ASSIGNED TASK: For this exercise, retype every record below exactly and keep the pictures out.

(Short descriptive text snippets)

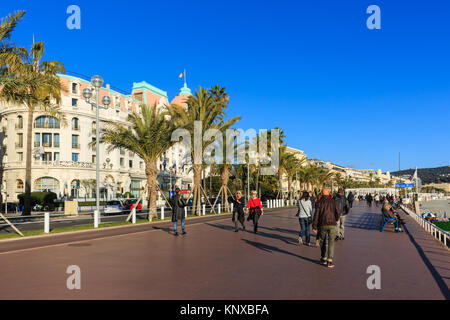 People walking in the sunshine on the seafront Promenade, Boulevard des Anglais, Nice, Cote d'Azur, France - Stock Photo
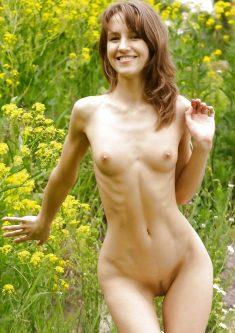 Slim smiling girl naked in nature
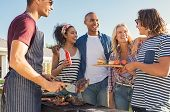 Young multiethnic friends having fun grilling meat enjoying bbq party. Group of happy guys and girls poster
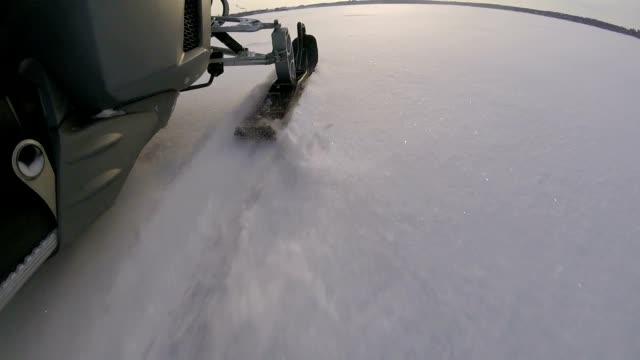 Snowmobile rides on a frozen lake. video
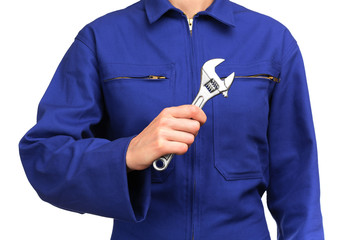 woman in blue work uniform holding a monkey wrench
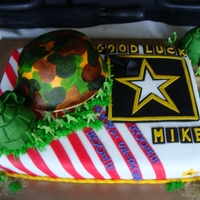 I'm In The Army Now! a going away cake for a new recruit...helmet is gumpaste and hand painted...mom wanted the army men but everything else is edible....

REPLY:
 People walking in the sunshine on the seafront Promenade, Boulevard des Anglais, Nice, Cote d'Azur, France - Stock Photo
 Slim smiling girl naked in nature
 Young multiethnic friends having fun grilling meat enjoying bbq party. Group of happy guys and girls poster
 Snowmobile rides on a frozen lake. video
 woman in blue work uniform holding a monkey wrench
 I'm In The Army Now! a going away cake for a new recruit...helmet is gumpaste and hand painted...mom wanted the army men but everything else is edible....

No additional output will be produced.